--- DATASET RECORDS ---
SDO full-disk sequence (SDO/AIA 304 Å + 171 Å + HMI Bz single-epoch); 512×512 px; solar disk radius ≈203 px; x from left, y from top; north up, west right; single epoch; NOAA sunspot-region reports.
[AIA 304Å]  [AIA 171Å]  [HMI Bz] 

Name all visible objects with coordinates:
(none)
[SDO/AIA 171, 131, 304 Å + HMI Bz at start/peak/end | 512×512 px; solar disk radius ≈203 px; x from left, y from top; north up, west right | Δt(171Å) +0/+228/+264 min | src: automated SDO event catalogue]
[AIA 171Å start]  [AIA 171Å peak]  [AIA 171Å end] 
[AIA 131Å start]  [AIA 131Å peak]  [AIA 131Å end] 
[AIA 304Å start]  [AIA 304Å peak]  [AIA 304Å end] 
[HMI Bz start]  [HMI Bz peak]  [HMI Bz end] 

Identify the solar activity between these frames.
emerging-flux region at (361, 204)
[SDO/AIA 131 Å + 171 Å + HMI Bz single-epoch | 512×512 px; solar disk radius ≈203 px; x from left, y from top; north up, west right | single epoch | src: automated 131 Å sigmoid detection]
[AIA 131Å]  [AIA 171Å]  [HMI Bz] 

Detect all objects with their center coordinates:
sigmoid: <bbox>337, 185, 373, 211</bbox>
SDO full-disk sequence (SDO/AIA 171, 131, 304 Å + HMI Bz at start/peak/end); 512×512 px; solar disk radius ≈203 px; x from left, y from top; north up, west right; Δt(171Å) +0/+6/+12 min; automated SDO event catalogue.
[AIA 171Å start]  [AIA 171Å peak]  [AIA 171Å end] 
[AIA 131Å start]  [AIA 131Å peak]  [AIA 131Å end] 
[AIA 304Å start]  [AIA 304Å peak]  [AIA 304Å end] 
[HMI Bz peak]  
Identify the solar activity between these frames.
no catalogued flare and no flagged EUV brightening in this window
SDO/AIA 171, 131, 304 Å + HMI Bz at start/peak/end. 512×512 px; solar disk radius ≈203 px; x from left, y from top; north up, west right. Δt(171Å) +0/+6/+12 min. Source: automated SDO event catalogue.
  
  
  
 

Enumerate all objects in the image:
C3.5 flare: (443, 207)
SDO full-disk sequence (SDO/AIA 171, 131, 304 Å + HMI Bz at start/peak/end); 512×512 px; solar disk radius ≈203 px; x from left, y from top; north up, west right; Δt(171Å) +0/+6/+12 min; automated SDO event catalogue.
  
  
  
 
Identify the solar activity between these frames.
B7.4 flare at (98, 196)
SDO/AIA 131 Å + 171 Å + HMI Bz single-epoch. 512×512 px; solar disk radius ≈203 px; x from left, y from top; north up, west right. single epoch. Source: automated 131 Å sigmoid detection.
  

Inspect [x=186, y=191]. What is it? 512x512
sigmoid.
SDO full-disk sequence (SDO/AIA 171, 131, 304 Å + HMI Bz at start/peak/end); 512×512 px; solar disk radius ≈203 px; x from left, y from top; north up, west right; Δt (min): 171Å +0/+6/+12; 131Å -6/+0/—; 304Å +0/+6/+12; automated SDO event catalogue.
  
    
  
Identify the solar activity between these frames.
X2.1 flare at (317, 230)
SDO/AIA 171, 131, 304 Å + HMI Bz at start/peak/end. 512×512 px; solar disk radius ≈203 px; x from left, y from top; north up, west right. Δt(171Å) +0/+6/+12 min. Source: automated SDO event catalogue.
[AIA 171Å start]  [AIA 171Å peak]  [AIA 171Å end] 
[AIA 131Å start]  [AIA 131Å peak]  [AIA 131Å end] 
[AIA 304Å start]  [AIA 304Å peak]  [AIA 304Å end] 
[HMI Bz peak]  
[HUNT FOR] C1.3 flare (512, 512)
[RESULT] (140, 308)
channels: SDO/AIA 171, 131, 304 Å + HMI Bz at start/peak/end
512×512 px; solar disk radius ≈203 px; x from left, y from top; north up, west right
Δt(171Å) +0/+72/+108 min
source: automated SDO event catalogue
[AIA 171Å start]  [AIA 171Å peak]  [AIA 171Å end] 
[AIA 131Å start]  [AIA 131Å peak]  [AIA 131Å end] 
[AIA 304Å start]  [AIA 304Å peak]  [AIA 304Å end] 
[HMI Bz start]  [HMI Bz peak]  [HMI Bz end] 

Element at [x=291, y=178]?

--- TASK ---
Copy out the entries above exactly as given, starting at the top and ending with the line containing "emerging-flux region at (361, 204)"; include both and nothing more.

--- EXERCISE ANSWER ---
SDO full-disk sequence (SDO/AIA 304 Å + 171 Å + HMI Bz single-epoch); 512×512 px; solar disk radius ≈203 px; x from left, y from top; north up, west right; single epoch; NOAA sunspot-region reports.
[AIA 304Å]  [AIA 171Å]  [HMI Bz] 

Name all visible objects with coordinates:
(none)
[SDO/AIA 171, 131, 304 Å + HMI Bz at start/peak/end | 512×512 px; solar disk radius ≈203 px; x from left, y from top; north up, west right | Δt(171Å) +0/+228/+264 min | src: automated SDO event catalogue]
[AIA 171Å start]  [AIA 171Å peak]  [AIA 171Å end] 
[AIA 131Å start]  [AIA 131Å peak]  [AIA 131Å end] 
[AIA 304Å start]  [AIA 304Å peak]  [AIA 304Å end] 
[HMI Bz start]  [HMI Bz peak]  [HMI Bz end] 

Identify the solar activity between these frames.
emerging-flux region at (361, 204)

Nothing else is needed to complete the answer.